[Job 1]:
According to the Document Intelligence page, what is the maximum number of classes allowed for a custom classifier?
[Job 2]:
Which Azure regions does the Document Intelligence page list as offering public preview version 2023-10-31-preview?
[Job 3]:
Could you carry the Document Intelligence page on from its last line, in the same style?

[Extract provided]:
-------
Document Intelligence custom classification model

Important

  • Document Intelligence public preview releases provide early access to features that are in active development.
  • Features, approaches, and processes may change, prior to General Availability (GA), based on user feedback.
  • The public preview version of Document Intelligence client libraries default to REST API version 2023-10-31-preview.
  • Public preview version 2023-10-31-preview is currently only available in the following Azure regions:
  • East US
  • West US2
  • West Europe

This content applies to:checkmark v4.0 (preview) | Previous version: blue-checkmark v3.1 (GA)

This content applies to: checkmark v3.1 (GA) | Latest version: purple-checkmark v4.0 (preview)

Important

  • Starting with the 2023-10-31-preview API, analyzing documents with the custom classification model won't split documents by default.
  • You need to explicitly set the splitMode property to auto to preserve the behavior from previous releases. The default for splitMode is none.
  • If your input file contains multiple documents, you need to enable splitting by setting the splitMode to auto.

Custom classification models are deep-learning-model types that combine layout and language features to accurately detect and identify documents you process within your application. Custom classification models perform classification of an input file one page at a time to identify the document(s) within and can also identify multiple documents or multiple instances of a single document within an input file.

Model capabilities

Custom classification models can analyze a single- or multi-file documents to identify if any of the trained document types are contained within an input file. Here are the currently supported scenarios:

  • A single file containing one document. For instance, a loan application form.

  • A single file containing multiple documents. For instance, a loan application package containing a loan application form, payslip, and bank statement.

  • A single file containing multiple instances of the same document. For instance, a collection of scanned invoices.

✔️ Training a custom classifier requires at least two distinct classes and a minimum of five document samples per class. The model response contains the page ranges for each of the classes of documents identified.

✔️ The maximum allowed number of classes is 500. The maximum allowed number of document samples per class is 100.

The model classifies each page of the input document to one of the classes in the labeled dataset. Use the confidence score from the response to set the threshold for your application.

Compare custom classification and composed models

A custom classification model can replace a composed model in some scenarios but there are a few differences to be aware of:

Capability Custom classifier process Composed model process
Analyze a single document of unknown type belonging to one of the types trained for extraction model processing. ● Requires multiple calls.
● Call the classification model based on the document class. This step allows for a confidence-based check before invoking the extraction model analysis.
● Invoke the extraction model.
-------
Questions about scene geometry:
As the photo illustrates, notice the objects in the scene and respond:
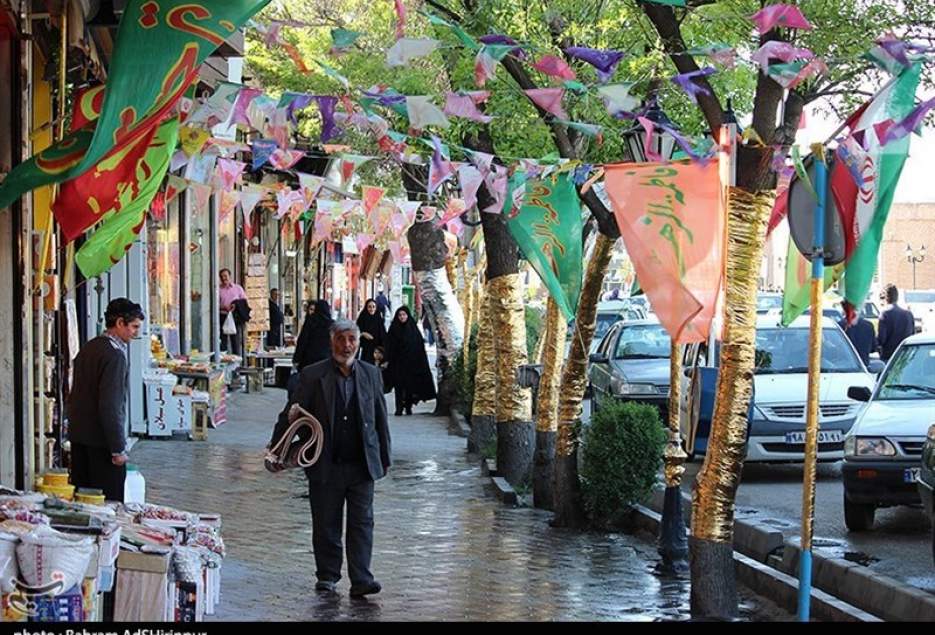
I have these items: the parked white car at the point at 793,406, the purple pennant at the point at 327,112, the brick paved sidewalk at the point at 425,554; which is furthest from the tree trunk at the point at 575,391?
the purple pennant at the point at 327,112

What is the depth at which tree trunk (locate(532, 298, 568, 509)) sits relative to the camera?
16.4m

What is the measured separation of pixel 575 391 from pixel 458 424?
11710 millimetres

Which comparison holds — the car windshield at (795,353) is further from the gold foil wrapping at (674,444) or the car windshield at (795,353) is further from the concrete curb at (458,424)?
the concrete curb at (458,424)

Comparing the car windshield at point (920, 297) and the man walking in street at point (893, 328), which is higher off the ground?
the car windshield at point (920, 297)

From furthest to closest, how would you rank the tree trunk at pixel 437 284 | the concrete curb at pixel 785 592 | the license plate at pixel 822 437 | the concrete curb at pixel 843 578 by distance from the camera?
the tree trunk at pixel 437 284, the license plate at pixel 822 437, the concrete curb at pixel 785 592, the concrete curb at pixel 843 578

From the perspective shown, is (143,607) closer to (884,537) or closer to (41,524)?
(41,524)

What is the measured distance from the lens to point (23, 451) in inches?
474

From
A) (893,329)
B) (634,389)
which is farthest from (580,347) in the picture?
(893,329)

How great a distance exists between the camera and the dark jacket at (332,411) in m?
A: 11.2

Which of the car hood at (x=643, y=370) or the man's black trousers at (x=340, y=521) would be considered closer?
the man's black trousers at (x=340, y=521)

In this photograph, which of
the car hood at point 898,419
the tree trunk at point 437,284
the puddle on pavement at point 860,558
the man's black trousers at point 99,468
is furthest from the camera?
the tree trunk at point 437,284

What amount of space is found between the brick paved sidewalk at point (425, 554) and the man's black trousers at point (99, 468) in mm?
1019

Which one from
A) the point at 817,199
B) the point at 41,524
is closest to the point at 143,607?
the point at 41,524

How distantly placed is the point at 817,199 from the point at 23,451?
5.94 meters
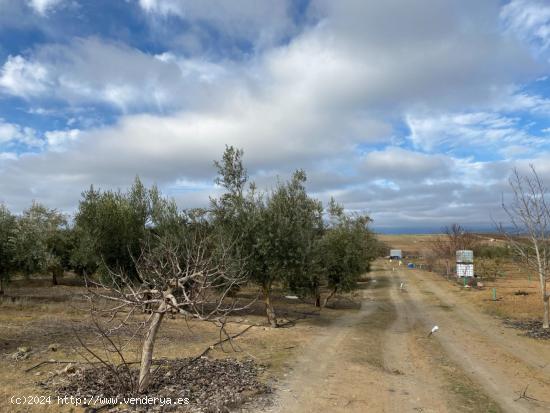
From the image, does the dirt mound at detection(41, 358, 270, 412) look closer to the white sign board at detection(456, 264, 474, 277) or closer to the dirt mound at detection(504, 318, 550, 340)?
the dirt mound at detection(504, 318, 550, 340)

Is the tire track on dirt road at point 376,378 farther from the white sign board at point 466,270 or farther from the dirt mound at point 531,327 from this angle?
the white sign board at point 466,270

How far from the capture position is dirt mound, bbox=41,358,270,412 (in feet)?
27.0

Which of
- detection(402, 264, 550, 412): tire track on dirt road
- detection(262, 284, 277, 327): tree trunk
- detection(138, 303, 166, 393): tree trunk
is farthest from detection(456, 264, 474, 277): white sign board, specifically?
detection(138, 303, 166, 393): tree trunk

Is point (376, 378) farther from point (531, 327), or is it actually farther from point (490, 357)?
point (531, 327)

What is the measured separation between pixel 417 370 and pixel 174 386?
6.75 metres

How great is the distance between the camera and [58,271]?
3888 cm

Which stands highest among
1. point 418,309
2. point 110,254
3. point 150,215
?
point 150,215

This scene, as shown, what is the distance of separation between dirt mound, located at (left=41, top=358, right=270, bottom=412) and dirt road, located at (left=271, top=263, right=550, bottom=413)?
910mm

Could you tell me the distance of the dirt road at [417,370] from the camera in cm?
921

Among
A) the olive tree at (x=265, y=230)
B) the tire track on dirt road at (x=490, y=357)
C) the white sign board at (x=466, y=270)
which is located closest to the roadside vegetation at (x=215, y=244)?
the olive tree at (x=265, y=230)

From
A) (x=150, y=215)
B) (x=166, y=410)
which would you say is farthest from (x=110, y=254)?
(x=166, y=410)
-------
[Exercise answer 1]:
500

[Exercise answer 2]:
East US, West US2, West Europe

[Exercise answer 3]:
● Requires a single call to a composed model containing the model corresponding to the input document type.
Analyze a single document of unknown type belonging to several types trained for extraction model processing. ●Requires multiple calls.
● Make a call to the classifier that ignores documents not matching a designated type for extraction.
● Invoke the extraction model.
● Requires a single call to a composed model. The service selects a custom model within the composed model with the highest match.
● A composed model can't ignore documents.
Analyze a file containing multiple documents of known or unknown type belonging to one of the types trained for extraction model processing. ● Requires multiple calls.
● Call the extraction model for each identified document in the input file.
● Invoke the extraction model.
● Requires a single call to a composed model.
● The composed model invokes the component model once on the first instance of the document.
●The remaining documents are ignored.

Language support

Classification models currently only support English language documents.

Classification models can now be trained on documents of different languages. See supported languages for a complete list.

Input requirements

  • For best results, provide five clear photos or high-quality scans per document type.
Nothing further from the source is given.